§ **Task inputs**:
━━━━━━━━━━━━━━━━

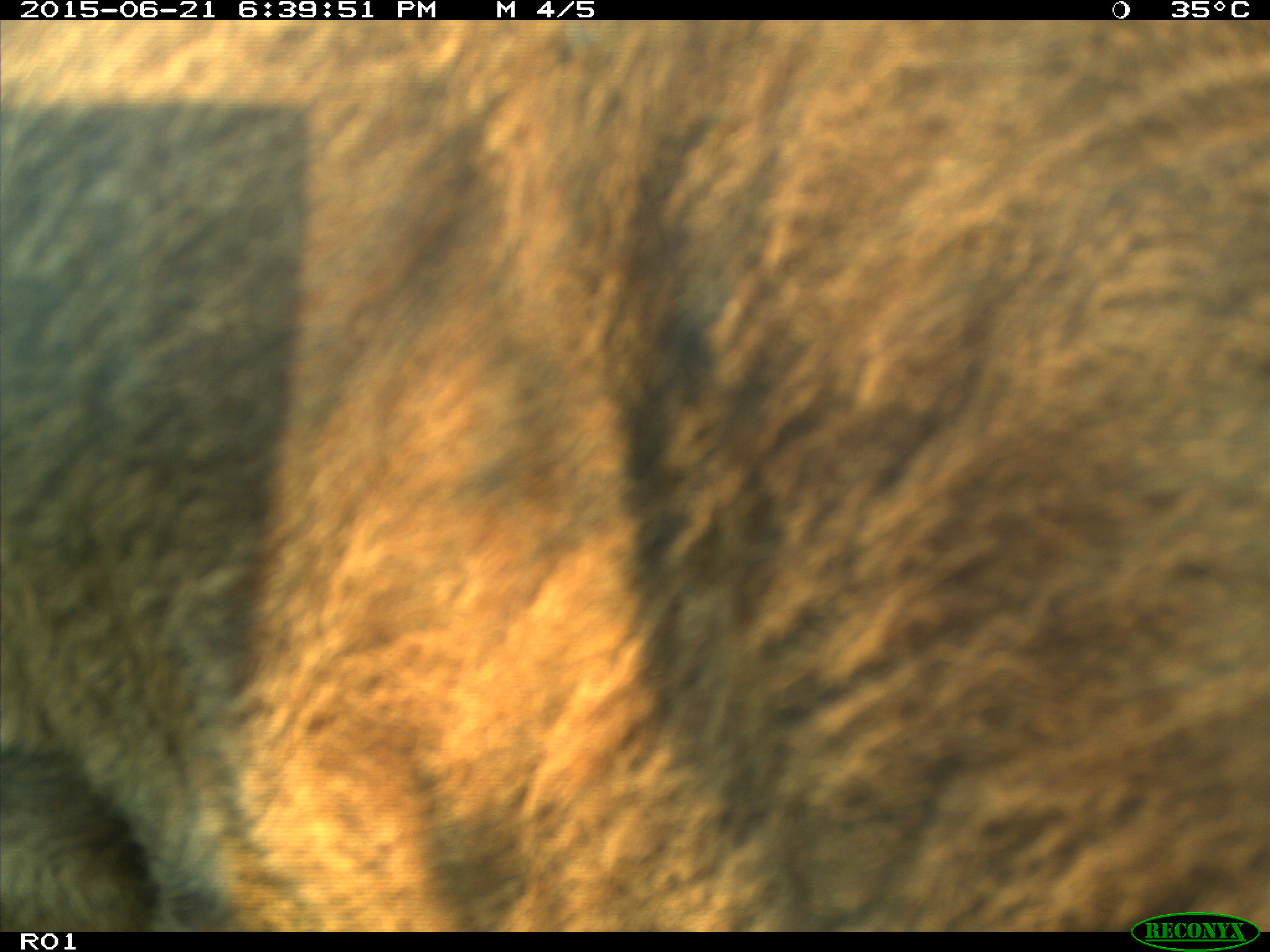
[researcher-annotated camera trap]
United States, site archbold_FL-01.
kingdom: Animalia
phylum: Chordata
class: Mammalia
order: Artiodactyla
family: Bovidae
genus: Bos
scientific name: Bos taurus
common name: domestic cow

━━━━━━━━━━━━━━━━

§ **What needs to be done**:
All of the records above should be reproduced exactly, with the pictures left out.

§ **Problem solution**:
[researcher-annotated camera trap]
United States, site archbold_FL-01.
kingdom: Animalia
phylum: Chordata
class: Mammalia
order: Artiodactyla
family: Bovidae
genus: Bos
scientific name: Bos taurus
common name: domestic cow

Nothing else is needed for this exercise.